For the analysis of the power-based effort, no clear conclusions can be made. The statistical analysis of MAP_{1} and MAP_{d} does not indicate significant differences between the assistance policies. Regarding the boxplots (see Figure 13], it can be observed that high constant assistance policies demand more power. For the adaptive assistance policies, however, such a tendency is not observed. Finally, it can be concluded that adaptive assistance can be as comfortable as *LA* in terms of internal force and physical dominance when moving around the obstacle if a reward structure with preference on interaction performance is used. The power-based effort of the human operator, however, is similar for all assistance policies.

Influence of the learning rate

The statistical analysis of the results of the user study does not reveal a significant difference in the comparisons *nP L ↔ nPH, T kL ↔ T kH* and *InL ↔ InH* for any of the evaluation metrics. Also, just having a look at the mean values of the boxplots does not show a clear tendency of how the learning rate might affect the teleoperation task. No clear statement about the influence of the learning rate in the teleoperation task can be made.

6. Conclusion

This paper has proposed a sensorless Drift-Diffusion adaptive haptic assistance scheme for bilateral teleoperation tasks. A data-driven Neural-Network based observer is proposed and a method to train the NDOB is recommended. The main objective of this paper is to study the effect of adding adaptation to the assistance scheme, hence no communication delays were considered. An interesting feature of the proposed estimation method is that the data-driven approach is used only to estimate the user’s exerted force, while the master device’s dynamics are estimated using the NDOB, which is model based. This allows us to cater for different uncertainties while still retaining some knowledge about the system.

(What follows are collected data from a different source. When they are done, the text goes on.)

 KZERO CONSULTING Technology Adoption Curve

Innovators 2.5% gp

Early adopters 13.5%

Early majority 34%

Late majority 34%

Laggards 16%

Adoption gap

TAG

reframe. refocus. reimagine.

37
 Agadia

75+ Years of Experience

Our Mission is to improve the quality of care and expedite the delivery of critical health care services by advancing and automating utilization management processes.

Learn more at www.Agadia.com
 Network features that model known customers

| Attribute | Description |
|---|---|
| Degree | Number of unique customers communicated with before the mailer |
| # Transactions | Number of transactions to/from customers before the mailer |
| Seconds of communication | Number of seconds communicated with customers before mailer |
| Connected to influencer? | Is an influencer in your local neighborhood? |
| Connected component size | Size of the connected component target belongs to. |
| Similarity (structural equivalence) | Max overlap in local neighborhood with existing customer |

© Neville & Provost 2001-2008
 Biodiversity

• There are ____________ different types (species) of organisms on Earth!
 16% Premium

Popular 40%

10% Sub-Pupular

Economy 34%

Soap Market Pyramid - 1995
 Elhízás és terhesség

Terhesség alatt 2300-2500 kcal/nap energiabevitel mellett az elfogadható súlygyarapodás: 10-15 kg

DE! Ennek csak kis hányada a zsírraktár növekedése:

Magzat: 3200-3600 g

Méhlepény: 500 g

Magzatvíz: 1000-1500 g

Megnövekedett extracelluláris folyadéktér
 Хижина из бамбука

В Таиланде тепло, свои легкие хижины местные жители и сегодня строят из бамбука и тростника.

The necessity of an appropriate parametrization of the adaptive assistance for every particular application has been stated in [^{6}]. In general, the data of this type of user study suffers from high scattering and thus, only very limited conclusions can be made. The high scattering is a consequence of the marked differences that exist between human operators, which translates into very different behaviors for the same teleoperation task. This highlights a challenging problem designing appropriate assistance schemes for human operators in telerobotics. Although this study does not allow for strong conclusions to be drawn with respect to the benefit of having adaptive assistance, it was observed that some benefits (e.g., lower interaction forces and less variability) can be obtained over static assistance.

Regarding the sensorless human force estimation, future work may be carried out to obtain a more accurate estimation. One influencing factor of the estimation is the accuracy of the velocity, which may be improved by more accurate online differentiation techniques. The other factor is having a model of the master robot which covers all its dynamics, including disturbing effects such as friction.